All questions and answers are based on the 2005 edition of the NEC.
Q. Where must the system-bonding jumper at a transformer be installed?
A. The metal parts of the separately derived system must be bonded to the secondary grounded neutral terminal by the installation of a system-bonding jumper. This bonding jumper ensures that dangerous voltage from a secondary ground fault can be quickly removed by opening the separately derived system circuit's overcurrent protection device [250.2(A)(3) and 250.30(A)(1)].
Danger: During a ground fault, metal parts of electrical equipment, as well as metal piping and structural steel, will become and remain energized and thereby provide the potential for electric shock and fire if the system bonding jumper isn't installed.
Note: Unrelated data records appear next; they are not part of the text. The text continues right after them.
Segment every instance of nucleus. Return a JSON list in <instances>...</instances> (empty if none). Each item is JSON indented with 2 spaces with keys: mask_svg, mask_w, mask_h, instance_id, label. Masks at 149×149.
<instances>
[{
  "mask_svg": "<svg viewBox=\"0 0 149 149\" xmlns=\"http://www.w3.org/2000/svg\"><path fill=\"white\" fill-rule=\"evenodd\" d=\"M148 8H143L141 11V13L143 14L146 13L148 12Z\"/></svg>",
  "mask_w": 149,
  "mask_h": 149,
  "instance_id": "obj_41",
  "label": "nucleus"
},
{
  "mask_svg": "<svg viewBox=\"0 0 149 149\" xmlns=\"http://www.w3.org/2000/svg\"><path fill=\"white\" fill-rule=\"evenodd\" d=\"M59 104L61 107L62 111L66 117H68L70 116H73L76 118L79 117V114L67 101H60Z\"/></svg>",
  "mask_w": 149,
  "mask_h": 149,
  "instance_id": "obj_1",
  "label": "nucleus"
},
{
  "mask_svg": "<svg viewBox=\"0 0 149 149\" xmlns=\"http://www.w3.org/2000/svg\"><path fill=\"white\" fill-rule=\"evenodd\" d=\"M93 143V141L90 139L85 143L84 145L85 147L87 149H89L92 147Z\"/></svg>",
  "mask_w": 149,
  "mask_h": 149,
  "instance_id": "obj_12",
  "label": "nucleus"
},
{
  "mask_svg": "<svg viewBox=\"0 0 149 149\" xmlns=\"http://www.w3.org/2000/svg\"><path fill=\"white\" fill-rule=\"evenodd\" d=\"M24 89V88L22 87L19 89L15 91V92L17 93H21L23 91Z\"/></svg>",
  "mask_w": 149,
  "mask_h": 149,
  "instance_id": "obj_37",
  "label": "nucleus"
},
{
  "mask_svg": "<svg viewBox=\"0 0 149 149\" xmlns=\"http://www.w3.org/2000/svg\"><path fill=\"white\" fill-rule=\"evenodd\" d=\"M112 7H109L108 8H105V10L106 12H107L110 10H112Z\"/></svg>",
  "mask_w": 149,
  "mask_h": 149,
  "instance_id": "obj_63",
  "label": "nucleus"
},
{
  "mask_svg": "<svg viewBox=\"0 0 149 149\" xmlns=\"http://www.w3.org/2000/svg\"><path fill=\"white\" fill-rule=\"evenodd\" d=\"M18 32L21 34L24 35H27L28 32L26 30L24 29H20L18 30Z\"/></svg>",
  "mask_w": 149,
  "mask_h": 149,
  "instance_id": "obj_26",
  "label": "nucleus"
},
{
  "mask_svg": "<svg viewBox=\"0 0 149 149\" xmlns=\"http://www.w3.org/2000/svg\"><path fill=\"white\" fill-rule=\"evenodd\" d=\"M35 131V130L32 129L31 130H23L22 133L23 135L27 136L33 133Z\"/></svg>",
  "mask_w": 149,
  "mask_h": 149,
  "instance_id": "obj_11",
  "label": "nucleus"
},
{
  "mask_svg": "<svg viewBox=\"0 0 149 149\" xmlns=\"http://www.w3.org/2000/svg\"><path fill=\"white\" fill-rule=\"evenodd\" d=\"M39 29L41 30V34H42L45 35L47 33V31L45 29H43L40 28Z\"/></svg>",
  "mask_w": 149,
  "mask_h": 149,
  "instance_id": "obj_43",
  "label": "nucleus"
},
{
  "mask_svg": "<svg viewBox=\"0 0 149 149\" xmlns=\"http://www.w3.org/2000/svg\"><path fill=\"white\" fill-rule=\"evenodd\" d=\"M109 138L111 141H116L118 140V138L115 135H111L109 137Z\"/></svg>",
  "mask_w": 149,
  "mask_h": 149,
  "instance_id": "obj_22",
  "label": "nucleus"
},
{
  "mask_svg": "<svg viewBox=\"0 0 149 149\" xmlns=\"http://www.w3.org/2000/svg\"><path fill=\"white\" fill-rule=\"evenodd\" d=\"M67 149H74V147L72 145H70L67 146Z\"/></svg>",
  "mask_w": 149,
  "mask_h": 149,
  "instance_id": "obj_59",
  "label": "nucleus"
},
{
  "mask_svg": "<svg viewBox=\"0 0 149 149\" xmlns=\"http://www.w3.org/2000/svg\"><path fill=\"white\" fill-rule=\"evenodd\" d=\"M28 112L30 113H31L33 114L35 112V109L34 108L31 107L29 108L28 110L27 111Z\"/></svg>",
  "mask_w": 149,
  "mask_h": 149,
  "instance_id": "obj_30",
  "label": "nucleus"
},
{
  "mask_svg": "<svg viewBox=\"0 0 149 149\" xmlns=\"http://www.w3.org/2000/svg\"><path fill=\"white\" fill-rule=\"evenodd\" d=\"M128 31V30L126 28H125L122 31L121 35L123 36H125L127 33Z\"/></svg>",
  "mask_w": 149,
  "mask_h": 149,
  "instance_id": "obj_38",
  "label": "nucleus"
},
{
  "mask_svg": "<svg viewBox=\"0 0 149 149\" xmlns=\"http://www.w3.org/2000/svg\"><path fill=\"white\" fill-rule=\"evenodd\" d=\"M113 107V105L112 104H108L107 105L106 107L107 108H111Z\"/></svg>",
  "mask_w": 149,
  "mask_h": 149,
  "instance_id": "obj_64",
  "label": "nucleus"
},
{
The system-bonding jumper can be installed at the transformer, the first system disconnecting means, or any point in between the transformer and the first disconnecting means, but not at both locations (Figure at right).
Caution: Dangerous objectionable current will flow on conductive metal parts of electrical equipment as well as metal piping and structural steel, in violation of 250.6(A), if the system-bonding jumper is installed at the transformer and the secondary system disconnecting means.
Q. My instructor says the Code only requires you to twist 14 and 12 AWG copper ground wires to splice them. Is he right?
A. No. The Code requires all conductors to be spliced by a splicing device identified for the purpose or by exothermic welding [110.14(B)]. Also, equipment grounding (bonding) conductors associated with circuit conductors that are spliced or terminated on equipment within a metal outlet box must be spliced together or joined to the box with devices suitable for the purpose [250.148(A)].
Note: You don't need to twist the conductors together prior to the installation of a twist-on wire connector.
Q. The instructions for the UL Listed standby generators I install state, “Drive a ground rod and bond it to the frame of the generator enclosure.” The generator isn't a separately derived system because it uses a solidly bonded neutral in the transfer switch. Why do they say it must be grounded to an approved earth ground?
A. Probably because the engineer who wrote the specifications and the engineer at UL who reviewed the instructions think the earth serves some safety purpose. I have a standby generator with an unswitched neutral in the transfer switch, and I didn't install a ground rod. The only time an earth ground is required by the NEC for a generator is when the generator meets the definition of separately derived system [250.30(A)(3)].
According to Art. 100, the generator would only be a separately derived system where there's no direct electrical connection to the utility supply conductors. In other words, the neutral is also switched in the transfer switch.